__TEXT BLOCK__
****************************************

Time is the one commodity that seems to always go up in value no matter what. As buys professionals, time management is one of the ‘X-factors’ that can take a good resource and turn them into a great resource. We all say that time management is important, and it is, but time management techniques (and measures of success) vary from role to role when it comes to project execution. For this post I thought I’d share a little of my thoughts on what a successful time management strategy is from a project manager’s perspective.

 

Daily Plans

We’ve all heard of the daily to-do lists that we should always prepare. The checklist of what we want to achieve that day that 80% of the time never gets done as planned. So what can you do differently? Well, being a great project manager, you should be developing a plan on how you’re going to achieve your list (i.e. your scope) in the time you have to dedicate to it. Here’s a strategy that I use to build my daily plans

  1. Look at the time (hours) you have to dedicate to your tasks. Being a busy project manager, your day is going to be scattered with meetings. Subtract the meeting time, plus the prep and post work you need to do in order to get the available time you will have to work on your tasks

  2. You should be able to understand the time needed to complete the items on your checklist. Take the time you have available to you to work on your tasks and determine what you can achieve with that time. Like we tell our project teams when estimating – be realistic with what you feel you can achieve. As pressure mounts, there is a natural tendency to try to achieve more with less (time) and that usually results in substandard quality being delivered. 

  3. Examine the priority of your tasks. Know what absolutely has to be done first/today and put that to the top of your list, knowing the time you have to dedicate to it. Is it a type of task that requires an extended period of focus (i.e. not something that can be done in several 30-minute chunks of time)? If so, make sure you block off your calendar accordingly.

  4. Set mini-deadlines (i.e. time of day) for when you feel you can feasibly achieve the results that your plan is calling for.

Once you have your plan set, it boils down to focus, disciplined execution and ensuring that you do everything you can to stick to your plan. Things will come up, it’s important to understand that if you need to alter your plan that you go through your planning steps again to make sure that you’re working on your tasks in an organized fashion to get the results you need to be successful in your day.

****************************************

__WRITTEN REQUEST A__
In the time management text, swap "calendar" for "schedule" and give the passage between "3. Examine the" and "in your day.", inclusive.

[Saved data entries]
****************************************

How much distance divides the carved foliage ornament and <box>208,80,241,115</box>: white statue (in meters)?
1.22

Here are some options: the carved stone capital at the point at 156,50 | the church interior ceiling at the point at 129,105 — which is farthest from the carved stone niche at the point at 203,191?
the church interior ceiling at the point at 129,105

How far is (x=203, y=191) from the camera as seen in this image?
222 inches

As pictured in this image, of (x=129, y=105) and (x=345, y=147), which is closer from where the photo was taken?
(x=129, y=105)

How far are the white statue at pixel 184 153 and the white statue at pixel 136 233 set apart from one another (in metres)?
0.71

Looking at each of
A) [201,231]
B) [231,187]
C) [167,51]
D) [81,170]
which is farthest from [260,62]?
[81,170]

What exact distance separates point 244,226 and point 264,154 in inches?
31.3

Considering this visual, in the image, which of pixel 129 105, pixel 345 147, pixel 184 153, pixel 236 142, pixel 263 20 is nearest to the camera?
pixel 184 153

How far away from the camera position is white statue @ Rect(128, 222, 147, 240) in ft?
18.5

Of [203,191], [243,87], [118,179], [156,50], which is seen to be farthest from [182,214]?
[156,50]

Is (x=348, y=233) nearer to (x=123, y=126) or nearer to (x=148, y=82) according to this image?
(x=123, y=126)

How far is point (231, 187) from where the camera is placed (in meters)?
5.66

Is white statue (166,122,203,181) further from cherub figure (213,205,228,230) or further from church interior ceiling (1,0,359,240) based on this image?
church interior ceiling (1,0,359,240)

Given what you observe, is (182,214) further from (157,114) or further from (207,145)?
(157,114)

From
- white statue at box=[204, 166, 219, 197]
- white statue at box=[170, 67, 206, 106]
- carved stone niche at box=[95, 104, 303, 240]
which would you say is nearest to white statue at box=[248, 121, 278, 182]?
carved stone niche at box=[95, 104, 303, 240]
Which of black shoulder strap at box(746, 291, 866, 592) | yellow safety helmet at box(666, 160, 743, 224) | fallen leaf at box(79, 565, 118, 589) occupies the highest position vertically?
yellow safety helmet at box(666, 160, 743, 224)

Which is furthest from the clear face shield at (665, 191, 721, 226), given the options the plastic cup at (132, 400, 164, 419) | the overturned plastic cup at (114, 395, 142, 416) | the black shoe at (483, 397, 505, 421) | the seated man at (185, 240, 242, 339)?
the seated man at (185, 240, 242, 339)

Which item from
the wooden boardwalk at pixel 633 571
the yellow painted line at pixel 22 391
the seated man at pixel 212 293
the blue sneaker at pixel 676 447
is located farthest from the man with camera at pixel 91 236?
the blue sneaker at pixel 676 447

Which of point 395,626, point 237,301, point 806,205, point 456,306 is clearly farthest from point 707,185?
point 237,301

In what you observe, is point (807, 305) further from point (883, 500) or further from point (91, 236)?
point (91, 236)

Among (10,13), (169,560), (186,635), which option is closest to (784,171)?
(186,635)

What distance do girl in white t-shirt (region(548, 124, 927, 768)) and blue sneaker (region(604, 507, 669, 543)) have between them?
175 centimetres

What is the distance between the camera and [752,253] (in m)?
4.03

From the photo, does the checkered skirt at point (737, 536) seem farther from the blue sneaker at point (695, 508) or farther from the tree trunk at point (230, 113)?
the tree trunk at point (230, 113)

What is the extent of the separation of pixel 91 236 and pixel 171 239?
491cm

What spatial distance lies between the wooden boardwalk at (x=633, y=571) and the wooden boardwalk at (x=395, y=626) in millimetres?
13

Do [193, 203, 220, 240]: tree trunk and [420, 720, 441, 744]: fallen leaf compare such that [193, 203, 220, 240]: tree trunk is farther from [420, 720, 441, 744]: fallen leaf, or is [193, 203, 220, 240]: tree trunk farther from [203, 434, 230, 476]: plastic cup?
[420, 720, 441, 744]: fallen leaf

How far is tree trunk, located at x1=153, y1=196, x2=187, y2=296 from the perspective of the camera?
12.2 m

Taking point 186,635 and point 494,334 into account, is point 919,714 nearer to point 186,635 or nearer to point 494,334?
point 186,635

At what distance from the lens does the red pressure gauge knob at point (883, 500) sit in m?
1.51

****************************************

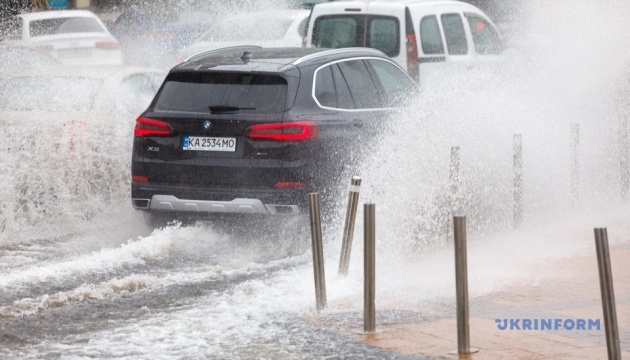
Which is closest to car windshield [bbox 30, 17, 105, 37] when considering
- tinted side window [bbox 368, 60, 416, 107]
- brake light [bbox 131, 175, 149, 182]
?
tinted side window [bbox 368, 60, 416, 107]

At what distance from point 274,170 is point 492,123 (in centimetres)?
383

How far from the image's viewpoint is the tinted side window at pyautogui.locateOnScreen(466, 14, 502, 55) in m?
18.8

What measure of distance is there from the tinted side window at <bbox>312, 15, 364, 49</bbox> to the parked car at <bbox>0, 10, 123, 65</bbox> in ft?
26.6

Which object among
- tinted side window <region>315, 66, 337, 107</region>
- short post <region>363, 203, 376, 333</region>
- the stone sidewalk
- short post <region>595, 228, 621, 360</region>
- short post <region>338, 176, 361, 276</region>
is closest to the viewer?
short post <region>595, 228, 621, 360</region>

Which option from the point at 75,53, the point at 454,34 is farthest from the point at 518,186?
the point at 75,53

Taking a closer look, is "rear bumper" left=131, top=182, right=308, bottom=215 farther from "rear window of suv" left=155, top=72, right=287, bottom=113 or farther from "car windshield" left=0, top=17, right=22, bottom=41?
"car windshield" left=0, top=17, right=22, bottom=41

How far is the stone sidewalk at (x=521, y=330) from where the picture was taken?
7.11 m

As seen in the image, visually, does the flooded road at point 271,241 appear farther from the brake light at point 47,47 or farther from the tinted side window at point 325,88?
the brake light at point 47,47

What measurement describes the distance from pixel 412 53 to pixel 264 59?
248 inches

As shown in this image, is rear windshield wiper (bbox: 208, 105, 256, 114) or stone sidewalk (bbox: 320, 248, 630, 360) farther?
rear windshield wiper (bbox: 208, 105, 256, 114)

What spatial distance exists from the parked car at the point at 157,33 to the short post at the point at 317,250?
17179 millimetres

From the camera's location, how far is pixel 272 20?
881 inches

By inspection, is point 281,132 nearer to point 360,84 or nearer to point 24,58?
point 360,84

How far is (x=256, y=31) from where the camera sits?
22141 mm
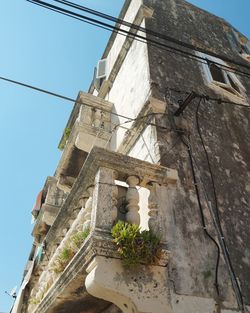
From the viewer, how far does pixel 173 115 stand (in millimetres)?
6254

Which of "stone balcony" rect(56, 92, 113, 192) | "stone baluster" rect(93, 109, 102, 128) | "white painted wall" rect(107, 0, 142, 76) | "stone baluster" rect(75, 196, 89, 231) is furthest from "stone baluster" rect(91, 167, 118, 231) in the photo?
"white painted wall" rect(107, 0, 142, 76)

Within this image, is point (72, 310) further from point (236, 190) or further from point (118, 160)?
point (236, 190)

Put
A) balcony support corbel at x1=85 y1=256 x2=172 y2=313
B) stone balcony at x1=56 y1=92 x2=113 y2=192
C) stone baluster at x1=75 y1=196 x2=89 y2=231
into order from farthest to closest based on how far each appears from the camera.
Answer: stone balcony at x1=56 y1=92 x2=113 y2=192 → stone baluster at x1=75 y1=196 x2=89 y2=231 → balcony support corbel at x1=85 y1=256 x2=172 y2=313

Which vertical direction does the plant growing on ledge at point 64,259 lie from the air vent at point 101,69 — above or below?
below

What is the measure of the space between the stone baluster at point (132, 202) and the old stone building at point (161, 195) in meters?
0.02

****************************************

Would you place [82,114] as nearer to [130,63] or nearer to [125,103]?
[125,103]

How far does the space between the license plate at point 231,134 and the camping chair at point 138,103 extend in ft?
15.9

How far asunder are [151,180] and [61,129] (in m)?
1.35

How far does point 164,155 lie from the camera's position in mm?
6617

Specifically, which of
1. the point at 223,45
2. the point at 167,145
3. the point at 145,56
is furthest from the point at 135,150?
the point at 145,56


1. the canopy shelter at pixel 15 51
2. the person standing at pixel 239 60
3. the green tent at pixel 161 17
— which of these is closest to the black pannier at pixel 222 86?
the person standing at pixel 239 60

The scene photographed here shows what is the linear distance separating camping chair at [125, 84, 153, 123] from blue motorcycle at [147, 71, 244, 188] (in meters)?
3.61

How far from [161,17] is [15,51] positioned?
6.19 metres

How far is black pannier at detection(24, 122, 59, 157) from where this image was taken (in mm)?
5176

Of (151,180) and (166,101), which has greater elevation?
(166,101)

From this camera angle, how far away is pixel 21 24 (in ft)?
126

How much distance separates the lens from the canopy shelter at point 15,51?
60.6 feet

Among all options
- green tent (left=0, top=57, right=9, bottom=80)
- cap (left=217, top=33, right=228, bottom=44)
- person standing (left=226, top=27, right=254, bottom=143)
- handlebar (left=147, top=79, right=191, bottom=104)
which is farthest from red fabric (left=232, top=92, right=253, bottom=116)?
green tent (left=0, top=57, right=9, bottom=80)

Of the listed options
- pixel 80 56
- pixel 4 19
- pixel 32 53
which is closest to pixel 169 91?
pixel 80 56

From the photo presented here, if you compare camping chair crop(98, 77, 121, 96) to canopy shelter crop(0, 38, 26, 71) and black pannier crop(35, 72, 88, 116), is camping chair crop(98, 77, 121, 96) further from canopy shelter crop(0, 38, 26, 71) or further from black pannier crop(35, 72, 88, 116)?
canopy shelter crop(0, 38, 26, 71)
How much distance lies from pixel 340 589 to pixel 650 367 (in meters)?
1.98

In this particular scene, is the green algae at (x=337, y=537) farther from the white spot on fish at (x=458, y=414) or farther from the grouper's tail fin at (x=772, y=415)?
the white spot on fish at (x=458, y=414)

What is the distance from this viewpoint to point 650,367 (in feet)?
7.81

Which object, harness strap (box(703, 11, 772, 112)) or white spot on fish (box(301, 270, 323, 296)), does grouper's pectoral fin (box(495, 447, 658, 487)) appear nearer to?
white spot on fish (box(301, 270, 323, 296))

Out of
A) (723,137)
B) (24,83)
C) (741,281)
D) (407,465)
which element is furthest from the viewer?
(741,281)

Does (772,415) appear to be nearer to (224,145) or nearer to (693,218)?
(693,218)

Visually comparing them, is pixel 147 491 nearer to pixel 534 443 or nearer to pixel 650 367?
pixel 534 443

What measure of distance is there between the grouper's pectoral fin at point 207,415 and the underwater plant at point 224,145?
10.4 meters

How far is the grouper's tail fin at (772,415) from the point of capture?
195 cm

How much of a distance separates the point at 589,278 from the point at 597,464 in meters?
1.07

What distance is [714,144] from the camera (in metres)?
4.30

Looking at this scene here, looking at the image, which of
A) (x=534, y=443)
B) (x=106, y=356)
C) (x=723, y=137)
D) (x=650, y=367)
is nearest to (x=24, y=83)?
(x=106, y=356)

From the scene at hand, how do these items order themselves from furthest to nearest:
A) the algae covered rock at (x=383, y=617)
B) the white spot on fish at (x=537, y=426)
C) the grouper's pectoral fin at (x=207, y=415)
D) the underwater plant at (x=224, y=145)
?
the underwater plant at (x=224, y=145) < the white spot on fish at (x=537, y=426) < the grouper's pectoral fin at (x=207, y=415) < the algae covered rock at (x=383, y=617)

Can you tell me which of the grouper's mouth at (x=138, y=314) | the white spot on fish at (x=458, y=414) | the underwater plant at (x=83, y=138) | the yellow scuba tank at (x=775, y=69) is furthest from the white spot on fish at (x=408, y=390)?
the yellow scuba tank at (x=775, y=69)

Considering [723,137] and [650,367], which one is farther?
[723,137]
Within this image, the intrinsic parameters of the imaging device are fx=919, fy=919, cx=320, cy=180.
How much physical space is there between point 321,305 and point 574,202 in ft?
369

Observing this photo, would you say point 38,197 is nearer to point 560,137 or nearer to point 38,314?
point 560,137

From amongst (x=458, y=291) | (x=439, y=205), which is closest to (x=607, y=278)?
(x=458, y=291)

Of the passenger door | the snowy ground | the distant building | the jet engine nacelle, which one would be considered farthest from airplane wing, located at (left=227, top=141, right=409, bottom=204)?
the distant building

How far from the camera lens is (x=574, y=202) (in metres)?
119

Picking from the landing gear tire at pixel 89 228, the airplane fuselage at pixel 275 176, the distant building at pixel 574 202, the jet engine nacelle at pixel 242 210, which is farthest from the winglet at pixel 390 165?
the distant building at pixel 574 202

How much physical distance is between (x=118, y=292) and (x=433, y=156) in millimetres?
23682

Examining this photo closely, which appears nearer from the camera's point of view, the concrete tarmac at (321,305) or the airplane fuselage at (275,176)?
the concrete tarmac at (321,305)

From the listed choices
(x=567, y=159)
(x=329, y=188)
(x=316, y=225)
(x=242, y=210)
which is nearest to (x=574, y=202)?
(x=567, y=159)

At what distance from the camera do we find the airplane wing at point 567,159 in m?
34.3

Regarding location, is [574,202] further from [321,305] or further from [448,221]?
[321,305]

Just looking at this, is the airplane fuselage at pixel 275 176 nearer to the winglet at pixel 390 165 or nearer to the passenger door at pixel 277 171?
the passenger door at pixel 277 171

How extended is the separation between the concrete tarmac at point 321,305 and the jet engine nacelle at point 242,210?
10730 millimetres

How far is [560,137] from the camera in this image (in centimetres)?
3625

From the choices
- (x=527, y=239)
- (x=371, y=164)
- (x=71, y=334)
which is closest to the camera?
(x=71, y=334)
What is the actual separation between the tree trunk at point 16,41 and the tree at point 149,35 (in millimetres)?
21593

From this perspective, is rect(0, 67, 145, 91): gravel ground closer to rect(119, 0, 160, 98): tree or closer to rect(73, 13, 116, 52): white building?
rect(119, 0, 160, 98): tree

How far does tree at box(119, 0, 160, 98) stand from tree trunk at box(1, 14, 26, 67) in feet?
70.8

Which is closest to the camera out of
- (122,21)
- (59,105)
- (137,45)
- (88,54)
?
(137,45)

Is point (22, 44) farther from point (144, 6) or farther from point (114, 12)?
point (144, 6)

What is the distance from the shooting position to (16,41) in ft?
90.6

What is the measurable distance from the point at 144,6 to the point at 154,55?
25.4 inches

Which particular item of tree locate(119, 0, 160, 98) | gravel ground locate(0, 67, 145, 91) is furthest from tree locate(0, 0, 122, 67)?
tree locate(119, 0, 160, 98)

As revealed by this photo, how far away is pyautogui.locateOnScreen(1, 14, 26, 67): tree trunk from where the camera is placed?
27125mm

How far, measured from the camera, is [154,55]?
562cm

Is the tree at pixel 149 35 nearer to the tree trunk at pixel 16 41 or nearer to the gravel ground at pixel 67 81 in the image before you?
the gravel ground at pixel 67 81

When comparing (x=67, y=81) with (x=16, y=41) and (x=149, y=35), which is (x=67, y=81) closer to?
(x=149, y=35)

****************************************

__WRITTEN REQUEST B__
Turn the records between the lines holding "Looking at this scene" and "the underwater plant at (x=224, y=145) <", inclusive, into a JSON list of strings, one string per line, leaving out blank lines.

__WRITTEN REPLY A__
3. Examine the priority of your tasks. Know what absolutely has to be done first/today and put that to the top of your list, knowing the time you have to dedicate to it. Is it a type of task that requires an extended period of focus (i.e. not something that can be done in several 30-minute chunks of time)? If so, make sure you block off your schedule accordingly.

  4. Set mini-deadlines (i.e. time of day) for when you feel you can feasibly achieve the results that your plan is calling for.

Once you have your plan set, it boils down to focus, disciplined execution and ensuring that you do everything you can to stick to your plan. Things will come up, it’s important to understand that if you need to alter your plan that you go through your planning steps again to make sure that you’re working on your tasks in an organized fashion to get the results you need to be successful in your day.

__WRITTEN REPLY B__
[
  "Looking at this scene here, looking at the image, which of",
  "A) (x=534, y=443)",
  "B) (x=106, y=356)",
  "C) (x=723, y=137)",
  "D) (x=650, y=367)",
  "is nearest to (x=24, y=83)?",
  "(x=106, y=356)",
  "From the scene at hand, how do these items order themselves from furthest to nearest:",
  "A) the algae covered rock at (x=383, y=617)",
  "B) the white spot on fish at (x=537, y=426)",
  "C) the grouper's pectoral fin at (x=207, y=415)",
  "D) the underwater plant at (x=224, y=145)",
  "?",
  "the underwater plant at (x=224, y=145) < the white spot on fish at (x=537, y=426) < the grouper's pectoral fin at (x=207, y=415) < the algae covered rock at (x=383, y=617)"
]